▶ [Exercise instructions]
A. Pull out everything in the post on the Lewis chessmen from "Wednesday, February 24, 2016" down to "Actually, we don't.", copying it word for word.
B. According to the post on the Lewis chessmen, in what year was Saint Olav's Church demolished?

Wednesday, February 24, 2016

Were the Lewis Chessmen Made in Trondheim?

Google "Lewis chessmen" and--unless you come up with my book Ivory Vikings--you'll probably learn that they were made in Trondheim, Norway between 1150 and 1200. How do we know that? Actually, we don't.

Although the "Trondheim theory" of the origins of the Lewis chessmen is often presented as fact, art historians have been debating whether they were made in Iceland or Norway or Scotland or England or somewhere else ever since the chessmen were first studied at the British Museum in 1832. As one expert concluded in 1909, "Artistic influences were constantly interchanged, and common features of ornament are found on both shores of the North Sea, with the result that it is often difficult to say to which side a given object belongs."

When Icelandic art historian Bera Nordal studied the motifs on the Lewis chessmen in 1992, she compared them to stone carvings and wooden stave churches in Norway, to other walrus-ivory objects in the British Museum and the Danish National Museum, and to a little-known collection of Romanesque wood carvings in the National Museum of Iceland. She reached "no conclusive answers as to whether the Lewis chessmen originated in Norway or Iceland" or somewhere else.

Nordal's work on the Icelandic wood carvings is missing from most discussions of the Lewis chessmen. She wrote in Icelandic and published in an obscure journal.


Instead, experts cite a short report from two years earlier by a pair of archaeologists working in Trondheim, Chris McLees and Oeystein Ekroll, who published in English in the prestigious journal Medieval Archaeology. For many, McLees and Ekroll clinched the Trondheim theory. Their report discusses "a small sculpture of a Madonna with the Christ child, beautifully carved in ivory," that was found on the ancient site of Saint Olav's Church in Trondheim in the 1880s--and subsequently lost. All that remains are three sketches.

Rifling old files for information on Saint Olav's church, which was demolished in 1702, archaeologist Ian Reed stumbled upon the sketches and a few details from the finder's report. He shared this information with McLees and Ekroll. To them the sculpture was no Madonna but a Lewis chess queen. As sketched, the figure wears a veil but no crown. Only her head and one arm remained to be drawn, but the right hand was all that the researchers needed: She holds her hand to her cheek.

Records excerpted from a collection
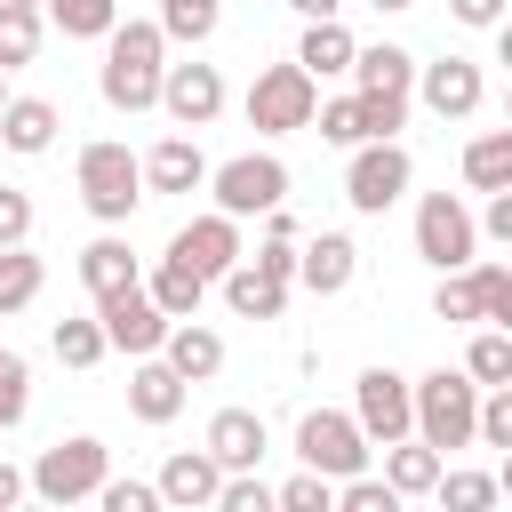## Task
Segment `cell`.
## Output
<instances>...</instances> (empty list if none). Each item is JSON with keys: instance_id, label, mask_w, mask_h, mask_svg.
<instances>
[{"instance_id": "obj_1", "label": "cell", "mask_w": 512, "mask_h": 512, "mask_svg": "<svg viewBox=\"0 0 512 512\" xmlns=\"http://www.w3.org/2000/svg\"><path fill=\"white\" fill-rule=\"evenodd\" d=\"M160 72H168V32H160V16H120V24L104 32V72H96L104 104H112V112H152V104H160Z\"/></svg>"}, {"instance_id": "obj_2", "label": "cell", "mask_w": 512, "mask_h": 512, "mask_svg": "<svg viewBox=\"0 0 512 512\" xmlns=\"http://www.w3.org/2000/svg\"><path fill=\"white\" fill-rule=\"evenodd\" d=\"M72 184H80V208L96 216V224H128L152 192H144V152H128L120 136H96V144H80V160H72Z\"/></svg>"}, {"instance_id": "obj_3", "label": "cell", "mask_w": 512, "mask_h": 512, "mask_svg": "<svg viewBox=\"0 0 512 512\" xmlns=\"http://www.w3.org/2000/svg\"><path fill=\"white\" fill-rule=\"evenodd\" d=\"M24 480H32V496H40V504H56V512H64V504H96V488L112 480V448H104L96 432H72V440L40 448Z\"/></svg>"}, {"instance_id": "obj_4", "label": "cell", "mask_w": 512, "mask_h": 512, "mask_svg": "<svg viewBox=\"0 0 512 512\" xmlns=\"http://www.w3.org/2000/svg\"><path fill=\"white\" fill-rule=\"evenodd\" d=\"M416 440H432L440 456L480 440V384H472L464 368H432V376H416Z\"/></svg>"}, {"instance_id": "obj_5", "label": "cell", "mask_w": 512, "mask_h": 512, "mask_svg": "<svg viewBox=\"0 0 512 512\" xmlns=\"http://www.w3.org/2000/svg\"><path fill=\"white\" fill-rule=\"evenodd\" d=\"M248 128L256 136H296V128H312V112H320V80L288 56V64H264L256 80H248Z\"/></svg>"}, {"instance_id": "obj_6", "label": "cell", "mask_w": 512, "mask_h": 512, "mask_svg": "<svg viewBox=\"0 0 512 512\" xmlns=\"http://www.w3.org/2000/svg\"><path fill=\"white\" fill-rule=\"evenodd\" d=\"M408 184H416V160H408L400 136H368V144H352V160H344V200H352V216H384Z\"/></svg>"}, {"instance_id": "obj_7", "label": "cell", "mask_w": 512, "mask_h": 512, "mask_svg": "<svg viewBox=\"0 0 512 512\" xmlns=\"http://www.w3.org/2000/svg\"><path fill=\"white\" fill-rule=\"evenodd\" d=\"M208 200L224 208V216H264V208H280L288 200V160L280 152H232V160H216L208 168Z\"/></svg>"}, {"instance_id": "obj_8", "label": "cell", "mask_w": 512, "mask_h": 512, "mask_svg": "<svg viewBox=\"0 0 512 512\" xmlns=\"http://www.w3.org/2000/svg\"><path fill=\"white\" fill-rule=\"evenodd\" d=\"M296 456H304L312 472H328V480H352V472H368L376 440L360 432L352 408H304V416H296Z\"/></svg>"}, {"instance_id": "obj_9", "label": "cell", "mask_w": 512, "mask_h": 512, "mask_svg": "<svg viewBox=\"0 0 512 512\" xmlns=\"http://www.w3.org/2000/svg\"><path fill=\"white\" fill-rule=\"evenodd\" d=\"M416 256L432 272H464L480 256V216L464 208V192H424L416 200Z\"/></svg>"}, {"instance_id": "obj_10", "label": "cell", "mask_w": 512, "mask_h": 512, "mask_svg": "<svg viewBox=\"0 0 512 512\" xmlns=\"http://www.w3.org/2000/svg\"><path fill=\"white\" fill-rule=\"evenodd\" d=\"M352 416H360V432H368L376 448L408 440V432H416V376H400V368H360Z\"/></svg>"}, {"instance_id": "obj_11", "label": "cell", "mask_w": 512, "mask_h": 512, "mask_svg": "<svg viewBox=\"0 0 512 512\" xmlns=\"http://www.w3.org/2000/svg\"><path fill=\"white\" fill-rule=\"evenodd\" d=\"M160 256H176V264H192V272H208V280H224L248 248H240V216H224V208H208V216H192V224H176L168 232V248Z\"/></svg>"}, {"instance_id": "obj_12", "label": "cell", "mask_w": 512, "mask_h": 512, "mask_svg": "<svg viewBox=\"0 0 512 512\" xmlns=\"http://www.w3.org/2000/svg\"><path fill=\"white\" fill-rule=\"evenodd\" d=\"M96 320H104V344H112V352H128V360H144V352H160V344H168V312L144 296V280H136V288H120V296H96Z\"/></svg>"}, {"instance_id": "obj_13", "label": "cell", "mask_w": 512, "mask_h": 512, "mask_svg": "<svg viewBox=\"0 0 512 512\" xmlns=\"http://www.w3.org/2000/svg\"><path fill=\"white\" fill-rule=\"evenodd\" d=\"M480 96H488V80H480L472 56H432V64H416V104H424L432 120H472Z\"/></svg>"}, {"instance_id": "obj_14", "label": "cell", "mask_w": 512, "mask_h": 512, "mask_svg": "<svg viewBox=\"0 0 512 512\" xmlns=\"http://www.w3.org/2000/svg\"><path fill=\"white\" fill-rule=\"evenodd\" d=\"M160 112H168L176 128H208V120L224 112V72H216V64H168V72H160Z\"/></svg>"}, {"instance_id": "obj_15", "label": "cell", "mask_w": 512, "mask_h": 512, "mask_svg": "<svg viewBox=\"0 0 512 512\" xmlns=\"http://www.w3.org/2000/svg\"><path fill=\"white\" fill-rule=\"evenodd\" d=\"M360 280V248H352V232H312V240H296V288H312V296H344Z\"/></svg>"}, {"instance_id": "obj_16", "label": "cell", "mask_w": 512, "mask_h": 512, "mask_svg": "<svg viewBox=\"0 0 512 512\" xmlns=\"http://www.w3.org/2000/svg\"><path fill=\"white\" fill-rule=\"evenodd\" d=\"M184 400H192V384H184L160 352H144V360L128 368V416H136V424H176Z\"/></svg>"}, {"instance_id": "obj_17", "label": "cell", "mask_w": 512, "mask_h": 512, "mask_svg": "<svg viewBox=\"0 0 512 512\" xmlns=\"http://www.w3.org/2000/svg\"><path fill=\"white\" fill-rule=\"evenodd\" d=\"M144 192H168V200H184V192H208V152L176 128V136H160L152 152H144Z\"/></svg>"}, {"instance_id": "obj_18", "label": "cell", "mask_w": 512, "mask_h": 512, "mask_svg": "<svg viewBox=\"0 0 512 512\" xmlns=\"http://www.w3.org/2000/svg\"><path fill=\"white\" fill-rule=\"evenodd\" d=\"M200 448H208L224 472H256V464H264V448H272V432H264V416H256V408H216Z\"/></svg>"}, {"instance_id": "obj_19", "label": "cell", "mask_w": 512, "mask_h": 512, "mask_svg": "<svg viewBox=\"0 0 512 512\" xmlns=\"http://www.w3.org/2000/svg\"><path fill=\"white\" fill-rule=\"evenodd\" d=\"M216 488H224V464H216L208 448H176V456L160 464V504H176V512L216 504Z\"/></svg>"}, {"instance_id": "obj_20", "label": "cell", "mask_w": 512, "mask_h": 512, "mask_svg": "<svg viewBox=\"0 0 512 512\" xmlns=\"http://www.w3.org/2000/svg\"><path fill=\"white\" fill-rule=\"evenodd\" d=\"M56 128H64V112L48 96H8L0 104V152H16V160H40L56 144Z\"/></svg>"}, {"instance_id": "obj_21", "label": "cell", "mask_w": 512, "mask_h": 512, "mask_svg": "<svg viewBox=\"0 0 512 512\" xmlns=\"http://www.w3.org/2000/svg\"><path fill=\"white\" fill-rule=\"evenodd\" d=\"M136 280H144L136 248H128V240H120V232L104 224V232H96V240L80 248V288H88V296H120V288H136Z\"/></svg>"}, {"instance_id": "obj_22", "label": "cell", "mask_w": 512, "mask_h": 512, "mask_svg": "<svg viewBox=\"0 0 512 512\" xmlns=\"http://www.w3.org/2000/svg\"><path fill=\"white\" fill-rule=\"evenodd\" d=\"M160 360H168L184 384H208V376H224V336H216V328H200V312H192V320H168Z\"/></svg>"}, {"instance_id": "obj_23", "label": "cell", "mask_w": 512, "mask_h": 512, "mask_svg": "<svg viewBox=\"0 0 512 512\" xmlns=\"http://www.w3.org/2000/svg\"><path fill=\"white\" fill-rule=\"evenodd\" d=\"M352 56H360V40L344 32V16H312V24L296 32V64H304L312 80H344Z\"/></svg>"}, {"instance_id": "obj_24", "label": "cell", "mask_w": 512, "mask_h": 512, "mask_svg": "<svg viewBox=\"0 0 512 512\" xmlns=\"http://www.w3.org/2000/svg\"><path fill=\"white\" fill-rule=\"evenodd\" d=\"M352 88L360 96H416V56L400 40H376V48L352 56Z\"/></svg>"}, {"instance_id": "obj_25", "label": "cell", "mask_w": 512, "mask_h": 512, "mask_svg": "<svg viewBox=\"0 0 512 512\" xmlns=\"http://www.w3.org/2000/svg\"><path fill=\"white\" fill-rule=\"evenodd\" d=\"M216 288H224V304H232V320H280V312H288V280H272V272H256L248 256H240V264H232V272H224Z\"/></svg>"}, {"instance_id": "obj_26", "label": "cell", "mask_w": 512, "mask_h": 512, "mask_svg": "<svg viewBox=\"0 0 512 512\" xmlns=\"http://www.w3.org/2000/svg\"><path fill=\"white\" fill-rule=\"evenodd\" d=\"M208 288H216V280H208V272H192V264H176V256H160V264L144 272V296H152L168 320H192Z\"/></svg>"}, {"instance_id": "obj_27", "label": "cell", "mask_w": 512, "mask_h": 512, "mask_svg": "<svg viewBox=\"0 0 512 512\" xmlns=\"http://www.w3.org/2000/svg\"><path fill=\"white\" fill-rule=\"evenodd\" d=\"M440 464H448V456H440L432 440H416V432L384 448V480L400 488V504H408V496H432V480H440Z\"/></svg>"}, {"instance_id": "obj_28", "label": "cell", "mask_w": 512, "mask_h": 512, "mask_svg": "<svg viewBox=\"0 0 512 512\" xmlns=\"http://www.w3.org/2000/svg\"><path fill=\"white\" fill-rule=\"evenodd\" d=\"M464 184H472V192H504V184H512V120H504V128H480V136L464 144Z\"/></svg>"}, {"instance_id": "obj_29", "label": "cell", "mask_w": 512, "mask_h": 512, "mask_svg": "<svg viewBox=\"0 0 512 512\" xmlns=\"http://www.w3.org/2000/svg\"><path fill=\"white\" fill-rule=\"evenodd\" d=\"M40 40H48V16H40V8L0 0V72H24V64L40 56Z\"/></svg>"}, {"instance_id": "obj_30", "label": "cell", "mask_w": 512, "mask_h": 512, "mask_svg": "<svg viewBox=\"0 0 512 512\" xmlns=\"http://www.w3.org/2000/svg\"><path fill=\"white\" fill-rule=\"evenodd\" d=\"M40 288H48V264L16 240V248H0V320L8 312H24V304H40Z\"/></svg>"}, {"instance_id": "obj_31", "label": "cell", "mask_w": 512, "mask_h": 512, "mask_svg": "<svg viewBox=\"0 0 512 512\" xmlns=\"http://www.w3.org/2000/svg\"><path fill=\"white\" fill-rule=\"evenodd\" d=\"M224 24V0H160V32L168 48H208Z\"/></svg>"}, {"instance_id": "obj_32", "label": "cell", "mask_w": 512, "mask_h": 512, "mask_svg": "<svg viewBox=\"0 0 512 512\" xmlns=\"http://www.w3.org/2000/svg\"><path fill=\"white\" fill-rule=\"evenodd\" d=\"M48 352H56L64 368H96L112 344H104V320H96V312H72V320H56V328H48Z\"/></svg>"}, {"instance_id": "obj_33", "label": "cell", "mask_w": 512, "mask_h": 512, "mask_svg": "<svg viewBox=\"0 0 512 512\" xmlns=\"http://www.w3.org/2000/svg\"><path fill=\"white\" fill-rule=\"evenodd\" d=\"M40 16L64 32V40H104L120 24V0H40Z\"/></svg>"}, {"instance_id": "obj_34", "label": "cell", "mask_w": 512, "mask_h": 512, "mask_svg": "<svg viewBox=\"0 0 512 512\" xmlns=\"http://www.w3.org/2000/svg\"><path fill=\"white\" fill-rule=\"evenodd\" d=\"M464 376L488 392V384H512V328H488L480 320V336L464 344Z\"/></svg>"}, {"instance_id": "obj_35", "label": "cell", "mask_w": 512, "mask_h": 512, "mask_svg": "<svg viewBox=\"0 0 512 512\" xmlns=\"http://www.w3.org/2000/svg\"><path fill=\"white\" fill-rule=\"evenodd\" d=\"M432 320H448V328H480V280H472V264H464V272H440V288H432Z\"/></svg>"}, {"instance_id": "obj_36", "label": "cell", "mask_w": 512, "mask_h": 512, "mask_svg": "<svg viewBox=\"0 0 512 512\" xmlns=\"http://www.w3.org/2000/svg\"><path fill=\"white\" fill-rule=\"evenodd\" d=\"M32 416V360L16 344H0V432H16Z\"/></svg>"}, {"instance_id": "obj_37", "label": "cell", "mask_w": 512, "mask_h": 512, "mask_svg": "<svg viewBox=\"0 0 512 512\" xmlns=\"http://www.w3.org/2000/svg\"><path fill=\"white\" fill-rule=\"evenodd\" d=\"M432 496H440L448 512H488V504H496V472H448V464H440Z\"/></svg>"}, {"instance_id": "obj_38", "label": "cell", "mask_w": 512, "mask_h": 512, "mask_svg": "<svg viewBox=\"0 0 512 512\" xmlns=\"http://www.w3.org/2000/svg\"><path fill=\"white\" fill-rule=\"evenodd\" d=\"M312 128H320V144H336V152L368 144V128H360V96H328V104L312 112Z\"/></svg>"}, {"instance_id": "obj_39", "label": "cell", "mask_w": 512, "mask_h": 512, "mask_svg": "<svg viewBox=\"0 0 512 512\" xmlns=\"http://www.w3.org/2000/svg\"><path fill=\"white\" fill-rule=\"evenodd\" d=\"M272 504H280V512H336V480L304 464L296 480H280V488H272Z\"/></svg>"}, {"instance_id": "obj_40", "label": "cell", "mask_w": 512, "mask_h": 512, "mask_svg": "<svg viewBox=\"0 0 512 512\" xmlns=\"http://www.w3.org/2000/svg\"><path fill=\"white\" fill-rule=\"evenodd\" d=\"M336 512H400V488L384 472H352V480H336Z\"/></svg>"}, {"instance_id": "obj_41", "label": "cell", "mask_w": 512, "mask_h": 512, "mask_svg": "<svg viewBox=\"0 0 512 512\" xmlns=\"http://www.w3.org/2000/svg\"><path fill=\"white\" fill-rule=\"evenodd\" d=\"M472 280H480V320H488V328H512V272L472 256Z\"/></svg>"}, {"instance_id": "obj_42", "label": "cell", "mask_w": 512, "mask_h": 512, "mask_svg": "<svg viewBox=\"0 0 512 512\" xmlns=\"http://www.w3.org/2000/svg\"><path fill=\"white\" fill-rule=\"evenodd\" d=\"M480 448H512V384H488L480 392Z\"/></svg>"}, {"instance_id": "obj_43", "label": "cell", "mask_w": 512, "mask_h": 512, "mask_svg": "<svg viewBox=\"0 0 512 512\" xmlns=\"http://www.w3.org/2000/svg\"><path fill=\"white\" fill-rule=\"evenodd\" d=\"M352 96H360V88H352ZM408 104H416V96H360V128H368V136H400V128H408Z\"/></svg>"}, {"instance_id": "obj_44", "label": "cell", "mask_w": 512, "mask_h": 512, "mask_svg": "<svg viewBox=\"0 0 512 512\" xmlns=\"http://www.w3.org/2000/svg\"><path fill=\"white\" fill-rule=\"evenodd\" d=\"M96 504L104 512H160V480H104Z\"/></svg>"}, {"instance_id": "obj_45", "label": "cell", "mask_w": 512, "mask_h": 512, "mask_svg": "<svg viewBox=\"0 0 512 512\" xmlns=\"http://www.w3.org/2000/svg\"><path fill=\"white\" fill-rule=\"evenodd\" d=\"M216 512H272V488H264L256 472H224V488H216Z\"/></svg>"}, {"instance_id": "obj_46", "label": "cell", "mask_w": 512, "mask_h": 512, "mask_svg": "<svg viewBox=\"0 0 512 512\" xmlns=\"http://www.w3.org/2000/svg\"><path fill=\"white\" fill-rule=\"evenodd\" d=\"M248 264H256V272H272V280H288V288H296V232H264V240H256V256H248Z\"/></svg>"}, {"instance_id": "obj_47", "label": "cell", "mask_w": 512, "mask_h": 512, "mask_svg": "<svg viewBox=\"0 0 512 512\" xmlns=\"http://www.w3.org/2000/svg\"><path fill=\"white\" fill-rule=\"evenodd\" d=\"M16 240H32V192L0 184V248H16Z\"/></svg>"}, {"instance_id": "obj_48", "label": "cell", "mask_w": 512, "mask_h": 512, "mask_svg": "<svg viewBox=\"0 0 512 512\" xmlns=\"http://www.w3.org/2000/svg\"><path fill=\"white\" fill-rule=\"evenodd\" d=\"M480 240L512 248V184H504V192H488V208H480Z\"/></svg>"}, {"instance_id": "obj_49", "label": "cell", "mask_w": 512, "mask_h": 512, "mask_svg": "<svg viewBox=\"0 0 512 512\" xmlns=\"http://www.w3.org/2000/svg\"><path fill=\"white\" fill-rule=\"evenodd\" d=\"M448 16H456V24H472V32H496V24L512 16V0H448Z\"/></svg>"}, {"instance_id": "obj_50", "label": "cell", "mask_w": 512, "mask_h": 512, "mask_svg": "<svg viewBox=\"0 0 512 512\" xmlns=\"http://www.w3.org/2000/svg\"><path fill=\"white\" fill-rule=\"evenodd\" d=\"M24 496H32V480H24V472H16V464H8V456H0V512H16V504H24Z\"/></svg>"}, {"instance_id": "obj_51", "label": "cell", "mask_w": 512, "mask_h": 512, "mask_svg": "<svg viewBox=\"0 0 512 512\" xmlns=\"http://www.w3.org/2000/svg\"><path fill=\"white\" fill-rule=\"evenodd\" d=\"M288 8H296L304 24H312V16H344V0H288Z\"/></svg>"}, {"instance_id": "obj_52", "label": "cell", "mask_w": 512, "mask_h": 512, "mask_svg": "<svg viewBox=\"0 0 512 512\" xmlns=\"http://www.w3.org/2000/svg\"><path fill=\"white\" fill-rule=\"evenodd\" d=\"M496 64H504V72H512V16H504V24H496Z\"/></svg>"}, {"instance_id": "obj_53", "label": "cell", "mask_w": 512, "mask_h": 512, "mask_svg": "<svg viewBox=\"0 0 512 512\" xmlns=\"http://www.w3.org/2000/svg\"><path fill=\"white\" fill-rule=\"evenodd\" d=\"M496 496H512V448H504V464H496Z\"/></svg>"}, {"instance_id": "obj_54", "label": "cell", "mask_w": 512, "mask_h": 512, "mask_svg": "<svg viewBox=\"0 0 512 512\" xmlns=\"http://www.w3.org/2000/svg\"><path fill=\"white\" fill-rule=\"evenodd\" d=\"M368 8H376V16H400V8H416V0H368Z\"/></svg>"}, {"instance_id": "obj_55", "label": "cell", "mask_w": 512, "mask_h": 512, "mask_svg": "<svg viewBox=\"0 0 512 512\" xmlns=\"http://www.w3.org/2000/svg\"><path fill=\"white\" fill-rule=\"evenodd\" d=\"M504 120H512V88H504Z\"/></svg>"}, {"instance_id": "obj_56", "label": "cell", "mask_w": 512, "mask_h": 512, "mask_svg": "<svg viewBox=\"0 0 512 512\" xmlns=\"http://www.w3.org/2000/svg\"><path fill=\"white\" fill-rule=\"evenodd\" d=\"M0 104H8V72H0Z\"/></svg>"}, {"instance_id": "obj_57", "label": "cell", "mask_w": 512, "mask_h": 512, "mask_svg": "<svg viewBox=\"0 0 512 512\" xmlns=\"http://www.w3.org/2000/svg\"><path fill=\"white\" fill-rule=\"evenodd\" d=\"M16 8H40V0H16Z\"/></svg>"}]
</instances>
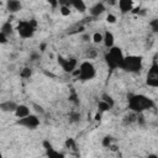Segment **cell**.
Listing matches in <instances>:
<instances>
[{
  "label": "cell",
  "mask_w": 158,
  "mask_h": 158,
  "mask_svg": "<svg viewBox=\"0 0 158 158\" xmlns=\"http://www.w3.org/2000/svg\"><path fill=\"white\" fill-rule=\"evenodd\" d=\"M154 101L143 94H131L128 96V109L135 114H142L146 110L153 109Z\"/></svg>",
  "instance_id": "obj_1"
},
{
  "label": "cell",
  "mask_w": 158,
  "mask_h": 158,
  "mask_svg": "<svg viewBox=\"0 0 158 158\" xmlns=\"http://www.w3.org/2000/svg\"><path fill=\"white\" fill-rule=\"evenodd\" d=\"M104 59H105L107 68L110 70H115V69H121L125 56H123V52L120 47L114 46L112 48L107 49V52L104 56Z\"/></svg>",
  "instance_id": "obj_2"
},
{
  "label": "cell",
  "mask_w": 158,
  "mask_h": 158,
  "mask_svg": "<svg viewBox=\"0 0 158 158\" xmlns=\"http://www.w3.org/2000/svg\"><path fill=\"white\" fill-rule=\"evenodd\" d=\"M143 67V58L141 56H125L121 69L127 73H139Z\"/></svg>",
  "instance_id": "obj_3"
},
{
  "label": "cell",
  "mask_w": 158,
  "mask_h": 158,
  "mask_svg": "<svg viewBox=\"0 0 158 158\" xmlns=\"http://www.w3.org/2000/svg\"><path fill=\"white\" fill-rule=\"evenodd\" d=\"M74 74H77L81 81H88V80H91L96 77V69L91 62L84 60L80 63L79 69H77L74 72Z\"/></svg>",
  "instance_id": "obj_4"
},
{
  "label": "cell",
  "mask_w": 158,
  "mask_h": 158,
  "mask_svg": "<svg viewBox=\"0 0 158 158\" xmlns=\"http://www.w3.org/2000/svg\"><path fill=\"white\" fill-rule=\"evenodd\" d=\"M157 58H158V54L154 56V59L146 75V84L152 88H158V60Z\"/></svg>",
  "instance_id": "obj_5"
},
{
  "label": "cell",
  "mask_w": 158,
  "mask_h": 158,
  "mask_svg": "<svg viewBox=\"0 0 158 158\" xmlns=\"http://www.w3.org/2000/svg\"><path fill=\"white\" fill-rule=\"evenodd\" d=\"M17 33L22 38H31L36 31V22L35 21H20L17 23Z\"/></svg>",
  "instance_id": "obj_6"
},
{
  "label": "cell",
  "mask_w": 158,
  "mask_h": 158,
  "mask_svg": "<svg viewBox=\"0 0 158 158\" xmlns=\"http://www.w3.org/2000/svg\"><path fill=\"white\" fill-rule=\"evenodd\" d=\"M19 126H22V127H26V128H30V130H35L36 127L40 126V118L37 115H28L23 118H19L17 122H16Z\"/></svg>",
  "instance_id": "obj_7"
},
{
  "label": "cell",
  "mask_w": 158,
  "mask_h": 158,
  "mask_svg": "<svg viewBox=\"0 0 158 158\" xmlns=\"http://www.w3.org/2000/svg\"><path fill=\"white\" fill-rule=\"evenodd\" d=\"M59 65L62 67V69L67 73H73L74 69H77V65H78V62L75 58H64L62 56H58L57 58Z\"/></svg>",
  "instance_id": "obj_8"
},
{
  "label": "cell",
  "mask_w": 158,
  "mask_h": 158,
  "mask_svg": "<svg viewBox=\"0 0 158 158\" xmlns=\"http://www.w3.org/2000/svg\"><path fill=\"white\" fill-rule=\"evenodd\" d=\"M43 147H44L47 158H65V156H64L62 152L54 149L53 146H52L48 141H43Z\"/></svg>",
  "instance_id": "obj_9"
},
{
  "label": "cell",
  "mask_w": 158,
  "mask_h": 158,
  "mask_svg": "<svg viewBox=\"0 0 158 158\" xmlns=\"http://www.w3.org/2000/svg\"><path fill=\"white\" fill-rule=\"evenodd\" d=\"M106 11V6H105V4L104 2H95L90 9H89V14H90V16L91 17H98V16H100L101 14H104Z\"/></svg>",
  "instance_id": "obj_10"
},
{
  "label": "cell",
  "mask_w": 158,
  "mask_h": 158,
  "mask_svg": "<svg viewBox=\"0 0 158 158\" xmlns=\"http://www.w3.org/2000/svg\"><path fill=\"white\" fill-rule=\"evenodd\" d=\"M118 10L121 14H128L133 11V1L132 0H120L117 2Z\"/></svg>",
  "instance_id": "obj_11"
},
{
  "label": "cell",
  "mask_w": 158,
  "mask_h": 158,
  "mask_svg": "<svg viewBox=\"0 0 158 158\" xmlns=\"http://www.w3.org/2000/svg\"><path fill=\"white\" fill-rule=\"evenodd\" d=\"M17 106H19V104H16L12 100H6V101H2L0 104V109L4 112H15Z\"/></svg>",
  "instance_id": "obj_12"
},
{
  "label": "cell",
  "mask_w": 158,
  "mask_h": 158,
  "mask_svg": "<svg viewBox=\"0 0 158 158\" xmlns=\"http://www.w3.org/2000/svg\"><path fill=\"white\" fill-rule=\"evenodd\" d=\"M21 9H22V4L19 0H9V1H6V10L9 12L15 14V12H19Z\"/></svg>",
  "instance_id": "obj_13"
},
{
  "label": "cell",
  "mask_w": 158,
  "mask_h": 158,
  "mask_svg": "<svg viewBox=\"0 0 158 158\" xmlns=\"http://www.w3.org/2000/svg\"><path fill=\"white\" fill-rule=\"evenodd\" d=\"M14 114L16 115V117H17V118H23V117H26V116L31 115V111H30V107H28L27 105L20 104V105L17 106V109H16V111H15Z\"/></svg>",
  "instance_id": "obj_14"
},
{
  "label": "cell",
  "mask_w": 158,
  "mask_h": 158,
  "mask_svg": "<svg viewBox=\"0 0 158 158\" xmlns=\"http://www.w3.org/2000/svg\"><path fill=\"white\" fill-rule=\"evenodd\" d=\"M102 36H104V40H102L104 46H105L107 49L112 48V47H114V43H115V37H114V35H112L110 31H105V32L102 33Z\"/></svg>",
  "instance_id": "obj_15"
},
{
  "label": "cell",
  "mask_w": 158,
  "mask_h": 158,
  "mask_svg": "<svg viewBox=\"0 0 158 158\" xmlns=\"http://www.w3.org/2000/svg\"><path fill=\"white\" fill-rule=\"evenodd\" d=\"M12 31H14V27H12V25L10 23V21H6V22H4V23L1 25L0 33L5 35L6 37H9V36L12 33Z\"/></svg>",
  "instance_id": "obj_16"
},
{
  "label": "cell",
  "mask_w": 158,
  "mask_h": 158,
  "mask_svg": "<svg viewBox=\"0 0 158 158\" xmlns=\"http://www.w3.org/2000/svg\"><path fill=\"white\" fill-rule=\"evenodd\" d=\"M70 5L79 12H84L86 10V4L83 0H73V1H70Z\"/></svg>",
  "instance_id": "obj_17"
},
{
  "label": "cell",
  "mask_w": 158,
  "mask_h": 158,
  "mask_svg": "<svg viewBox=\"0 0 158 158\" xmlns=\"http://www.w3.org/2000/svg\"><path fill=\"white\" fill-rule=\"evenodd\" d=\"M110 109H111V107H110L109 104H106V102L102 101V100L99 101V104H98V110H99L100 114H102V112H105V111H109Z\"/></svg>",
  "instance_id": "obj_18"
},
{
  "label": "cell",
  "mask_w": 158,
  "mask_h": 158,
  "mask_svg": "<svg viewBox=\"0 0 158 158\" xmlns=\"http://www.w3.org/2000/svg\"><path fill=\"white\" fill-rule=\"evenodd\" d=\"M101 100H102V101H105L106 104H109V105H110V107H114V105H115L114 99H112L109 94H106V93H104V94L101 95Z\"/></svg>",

▶ [Answers given]
A.
Wednesday, February 24, 2016

Were the Lewis Chessmen Made in Trondheim?

Google "Lewis chessmen" and--unless you come up with my book Ivory Vikings--you'll probably learn that they were made in Trondheim, Norway between 1150 and 1200. How do we know that? Actually, we don't.

B. 1702